> **READING PASSAGE**
'Scrapy INSERT into "new_table" only if records do not exist in "current table"
I tried some website scrapping. I success scraped datas in my current db table. But I would like to INSERT into "new_table" only if records do not exist in "current table"
My code is (pipelines)
table = 'products'
table2 = 'new_products'`
def save(self, row):
cursor = self.cnx.cursor()
cursor.execute("SELECT DISTINCT product_id FROM products;")
old_ids = [row[0] for row in cursor.fetchall()]
create_query = ("INSERT INTO " + self.table +
"(rowid, date, listing_id, product_id, product_name, price, url) "
"VALUES (%(rowid)s, %(date)s, %(listing_id)s, %(product_id)s, %(product_name)s, %(price)s, %(url)s)")
cursor.execute(create_query, row)
lastRecordId = cursor.lastrowid
self.cnx.commit()
cursor.close()
print("Item saved with ID: {}" . format(lastRecordId))
if not product_id in old_ids:
create_query = ("INSERT INTO " + self.table2 +
"(rowid, date, listing_id, product_id, product_name, price, url) "
"VALUES (%(rowid)s, %(date)s, %(listing_id)s, %(product_id)s, %(product_name)s, %(price)s, %(url)s)")
it's not working and I got errors.

> **AIM 1**
Reproduce the part of the Scrapy forum post between "old_ids = [row[0]" and "I got errors.", inclusive.
> **AIM 2**
List every column name given in the first INSERT statement of the Scrapy forum post.
> **AIM 3**
Write the next part of the Scrapy forum post, starting from where it stops.

> **DATA SUPPLIED**

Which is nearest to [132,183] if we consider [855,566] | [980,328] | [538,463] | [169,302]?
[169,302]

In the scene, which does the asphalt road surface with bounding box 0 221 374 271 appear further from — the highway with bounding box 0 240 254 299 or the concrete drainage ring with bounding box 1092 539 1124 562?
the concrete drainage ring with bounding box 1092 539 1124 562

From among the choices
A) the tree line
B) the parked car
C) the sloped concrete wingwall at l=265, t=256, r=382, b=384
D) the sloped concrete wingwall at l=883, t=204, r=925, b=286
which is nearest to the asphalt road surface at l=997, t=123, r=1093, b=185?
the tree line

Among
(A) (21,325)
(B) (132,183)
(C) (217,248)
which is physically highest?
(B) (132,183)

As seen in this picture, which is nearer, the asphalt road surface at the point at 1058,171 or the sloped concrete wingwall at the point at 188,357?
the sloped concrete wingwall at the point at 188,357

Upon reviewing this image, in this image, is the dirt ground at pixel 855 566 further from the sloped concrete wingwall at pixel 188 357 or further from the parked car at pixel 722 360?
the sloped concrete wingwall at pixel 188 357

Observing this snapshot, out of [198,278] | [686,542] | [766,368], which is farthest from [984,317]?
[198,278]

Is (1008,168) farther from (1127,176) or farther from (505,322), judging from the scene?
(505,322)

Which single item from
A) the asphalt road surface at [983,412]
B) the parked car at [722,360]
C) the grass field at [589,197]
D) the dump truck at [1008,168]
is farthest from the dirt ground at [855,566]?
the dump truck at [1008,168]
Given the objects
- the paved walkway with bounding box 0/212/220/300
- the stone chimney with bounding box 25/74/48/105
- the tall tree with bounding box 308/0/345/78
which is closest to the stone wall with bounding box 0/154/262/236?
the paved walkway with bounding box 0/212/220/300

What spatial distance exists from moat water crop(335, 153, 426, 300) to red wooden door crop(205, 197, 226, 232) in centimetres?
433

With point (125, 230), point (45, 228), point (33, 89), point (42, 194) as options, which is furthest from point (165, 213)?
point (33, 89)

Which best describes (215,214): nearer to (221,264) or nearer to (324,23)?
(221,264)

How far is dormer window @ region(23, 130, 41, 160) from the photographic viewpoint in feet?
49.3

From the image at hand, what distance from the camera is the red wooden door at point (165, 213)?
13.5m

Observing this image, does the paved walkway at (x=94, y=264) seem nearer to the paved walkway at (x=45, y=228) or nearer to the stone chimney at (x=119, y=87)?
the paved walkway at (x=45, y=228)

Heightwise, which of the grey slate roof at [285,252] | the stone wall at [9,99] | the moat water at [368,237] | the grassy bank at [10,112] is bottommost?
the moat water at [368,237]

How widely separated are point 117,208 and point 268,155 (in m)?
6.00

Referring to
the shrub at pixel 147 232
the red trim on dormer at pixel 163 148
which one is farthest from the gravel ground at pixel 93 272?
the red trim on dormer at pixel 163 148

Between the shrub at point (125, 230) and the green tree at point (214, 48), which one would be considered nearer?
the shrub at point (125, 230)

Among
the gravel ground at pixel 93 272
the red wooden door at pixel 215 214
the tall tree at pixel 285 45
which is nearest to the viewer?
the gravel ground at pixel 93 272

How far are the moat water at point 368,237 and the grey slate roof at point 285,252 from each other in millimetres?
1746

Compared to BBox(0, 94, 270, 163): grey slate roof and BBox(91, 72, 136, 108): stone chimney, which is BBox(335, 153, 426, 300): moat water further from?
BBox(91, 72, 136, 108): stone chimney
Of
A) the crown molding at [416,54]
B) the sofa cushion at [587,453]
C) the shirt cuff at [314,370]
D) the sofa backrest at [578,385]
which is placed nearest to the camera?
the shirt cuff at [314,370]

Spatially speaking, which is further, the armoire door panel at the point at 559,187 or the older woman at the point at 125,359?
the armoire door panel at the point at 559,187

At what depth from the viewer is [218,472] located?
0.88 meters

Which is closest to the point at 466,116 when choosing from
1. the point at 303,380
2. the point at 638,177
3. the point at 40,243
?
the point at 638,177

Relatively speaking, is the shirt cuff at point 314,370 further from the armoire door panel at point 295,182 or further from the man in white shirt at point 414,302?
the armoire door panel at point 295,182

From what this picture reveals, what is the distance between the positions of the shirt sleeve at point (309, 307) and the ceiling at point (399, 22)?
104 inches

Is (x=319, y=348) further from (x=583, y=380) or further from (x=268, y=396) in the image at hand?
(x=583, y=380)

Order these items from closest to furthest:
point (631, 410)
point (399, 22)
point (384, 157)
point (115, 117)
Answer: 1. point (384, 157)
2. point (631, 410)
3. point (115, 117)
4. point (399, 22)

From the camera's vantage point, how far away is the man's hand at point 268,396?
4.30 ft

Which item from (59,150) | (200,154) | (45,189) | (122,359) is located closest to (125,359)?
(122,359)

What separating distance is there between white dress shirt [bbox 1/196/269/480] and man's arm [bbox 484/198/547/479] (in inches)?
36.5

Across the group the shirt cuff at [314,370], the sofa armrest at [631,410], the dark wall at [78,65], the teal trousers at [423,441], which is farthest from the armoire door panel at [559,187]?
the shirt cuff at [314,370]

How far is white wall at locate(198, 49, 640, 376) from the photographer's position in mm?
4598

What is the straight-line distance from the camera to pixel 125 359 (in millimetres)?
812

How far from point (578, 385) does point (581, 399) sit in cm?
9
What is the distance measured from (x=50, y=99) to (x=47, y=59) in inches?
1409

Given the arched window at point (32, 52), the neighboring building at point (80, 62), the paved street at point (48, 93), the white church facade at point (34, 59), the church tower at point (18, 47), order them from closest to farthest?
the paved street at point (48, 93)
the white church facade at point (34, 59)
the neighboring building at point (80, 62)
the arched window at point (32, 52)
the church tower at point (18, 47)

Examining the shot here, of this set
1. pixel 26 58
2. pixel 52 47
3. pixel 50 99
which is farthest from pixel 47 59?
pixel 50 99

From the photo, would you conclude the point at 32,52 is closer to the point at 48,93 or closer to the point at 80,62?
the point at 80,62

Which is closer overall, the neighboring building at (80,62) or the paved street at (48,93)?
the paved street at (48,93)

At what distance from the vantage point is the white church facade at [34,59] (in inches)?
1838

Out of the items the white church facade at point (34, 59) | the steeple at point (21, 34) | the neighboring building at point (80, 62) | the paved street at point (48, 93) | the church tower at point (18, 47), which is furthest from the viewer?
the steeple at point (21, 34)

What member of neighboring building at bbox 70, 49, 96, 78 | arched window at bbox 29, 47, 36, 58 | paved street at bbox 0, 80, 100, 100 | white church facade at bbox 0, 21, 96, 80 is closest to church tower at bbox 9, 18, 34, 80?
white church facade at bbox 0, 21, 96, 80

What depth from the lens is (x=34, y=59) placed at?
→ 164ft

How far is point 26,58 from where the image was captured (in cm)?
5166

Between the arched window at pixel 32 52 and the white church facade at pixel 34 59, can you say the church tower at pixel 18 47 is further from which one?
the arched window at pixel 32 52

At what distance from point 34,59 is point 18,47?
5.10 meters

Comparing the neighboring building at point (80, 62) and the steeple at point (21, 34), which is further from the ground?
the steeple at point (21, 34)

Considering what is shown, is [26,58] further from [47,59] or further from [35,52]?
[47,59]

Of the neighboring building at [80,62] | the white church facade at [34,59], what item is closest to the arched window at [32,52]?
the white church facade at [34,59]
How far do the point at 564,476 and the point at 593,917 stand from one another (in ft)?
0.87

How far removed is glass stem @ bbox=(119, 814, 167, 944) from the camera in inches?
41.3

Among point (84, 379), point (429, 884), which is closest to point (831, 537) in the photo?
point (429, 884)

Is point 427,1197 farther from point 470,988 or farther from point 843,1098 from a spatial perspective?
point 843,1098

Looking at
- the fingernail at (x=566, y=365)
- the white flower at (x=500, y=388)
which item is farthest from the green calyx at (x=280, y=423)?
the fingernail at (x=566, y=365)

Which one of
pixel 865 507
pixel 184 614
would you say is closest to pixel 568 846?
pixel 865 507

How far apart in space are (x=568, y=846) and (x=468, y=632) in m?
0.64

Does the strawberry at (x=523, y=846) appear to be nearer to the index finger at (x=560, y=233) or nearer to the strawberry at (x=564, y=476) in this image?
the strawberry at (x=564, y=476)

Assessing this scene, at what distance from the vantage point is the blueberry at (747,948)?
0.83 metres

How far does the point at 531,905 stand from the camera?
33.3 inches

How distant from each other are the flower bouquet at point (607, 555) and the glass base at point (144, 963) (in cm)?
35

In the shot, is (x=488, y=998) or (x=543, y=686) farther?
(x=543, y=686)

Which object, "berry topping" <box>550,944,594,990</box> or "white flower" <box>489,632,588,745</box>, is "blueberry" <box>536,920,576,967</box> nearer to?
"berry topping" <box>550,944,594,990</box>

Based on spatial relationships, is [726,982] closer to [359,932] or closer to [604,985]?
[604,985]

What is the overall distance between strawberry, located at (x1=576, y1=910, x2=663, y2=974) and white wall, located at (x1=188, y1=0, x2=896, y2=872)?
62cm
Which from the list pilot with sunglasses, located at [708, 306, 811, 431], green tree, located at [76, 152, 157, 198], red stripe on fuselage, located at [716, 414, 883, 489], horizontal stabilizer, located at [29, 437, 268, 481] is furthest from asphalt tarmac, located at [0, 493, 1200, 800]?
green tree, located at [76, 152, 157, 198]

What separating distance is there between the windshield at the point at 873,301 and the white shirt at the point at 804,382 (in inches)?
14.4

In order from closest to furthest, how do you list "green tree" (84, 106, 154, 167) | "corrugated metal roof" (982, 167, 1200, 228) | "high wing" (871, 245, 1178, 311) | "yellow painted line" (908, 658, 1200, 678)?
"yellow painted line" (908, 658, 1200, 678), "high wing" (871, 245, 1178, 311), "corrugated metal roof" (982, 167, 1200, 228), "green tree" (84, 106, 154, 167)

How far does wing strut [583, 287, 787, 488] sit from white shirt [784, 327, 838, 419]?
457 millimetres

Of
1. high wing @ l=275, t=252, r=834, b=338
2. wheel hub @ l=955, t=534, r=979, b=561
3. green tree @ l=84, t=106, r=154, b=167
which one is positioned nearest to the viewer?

> **WRITTEN RESPONSE 1**
old_ids = [row[0] for row in cursor.fetchall()]
create_query = ("INSERT INTO " + self.table +
"(rowid, date, listing_id, product_id, product_name, price, url) "
"VALUES (%(rowid)s, %(date)s, %(listing_id)s, %(product_id)s, %(product_name)s, %(price)s, %(url)s)")
cursor.execute(create_query, row)
lastRecordId = cursor.lastrowid
self.cnx.commit()
cursor.close()
print("Item saved with ID: {}" . format(lastRecordId))
if not product_id in old_ids:
create_query = ("INSERT INTO " + self.table2 +
"(rowid, date, listing_id, product_id, product_name, price, url) "
"VALUES (%(rowid)s, %(date)s, %(listing_id)s, %(product_id)s, %(product_name)s, %(price)s, %(url)s)")
it's not working and I got errors.

> **WRITTEN RESPONSE 2**
rowid, date, listing_id, product_id, product_name, price, url

> **WRITTEN RESPONSE 3**
2022-05-06 12:26:57 [scrapy.core.scraper] ERROR: Error processing {'date': '2022-05-06 12:26:57.575507',
'listing_id': '0190199600119',
'price': '4199.00',
'product_id': '1209298',
'product_name': 'APPLE 11" Magic Türkçe Q Klavye Siyah',
'rowid': 456274953331128512,
'url': 'https://www.mediamarkt.com.tr/tr/product/APPLE%2011%22%20Magic%20T%C3%BCrk%C3%A7e%20Q%20Klavye%20Siyah-1209298.html'}
Traceback (most recent call last):
File "/usr/lib/python3/dist-packages/twisted/internet/defer.py", line 654, in _runCallbacks
current.result = callback(current.result, *args, **kw)
File "/usr/local/lib/python3.8/dist-packages/scrapy/utils/defer.py", line 162, in f
return deferred_from_coro(coro_f(*coro_args, **coro_kwargs))
File "/root/teknosa/teknosa/pipelines.py", line 28, in process_item
self.save(dict(item))
File "/root/teknosa/teknosa/pipelines.py", line 62, in save
if not product_id in old_ids:
NameError: name 'product_id' is not defined
Saving item into db ...
I have unique product_id.
if not product_id in current_table INSERT this product_id to the "new_products"
How to make this?
Thank you.
last edit: I got this error.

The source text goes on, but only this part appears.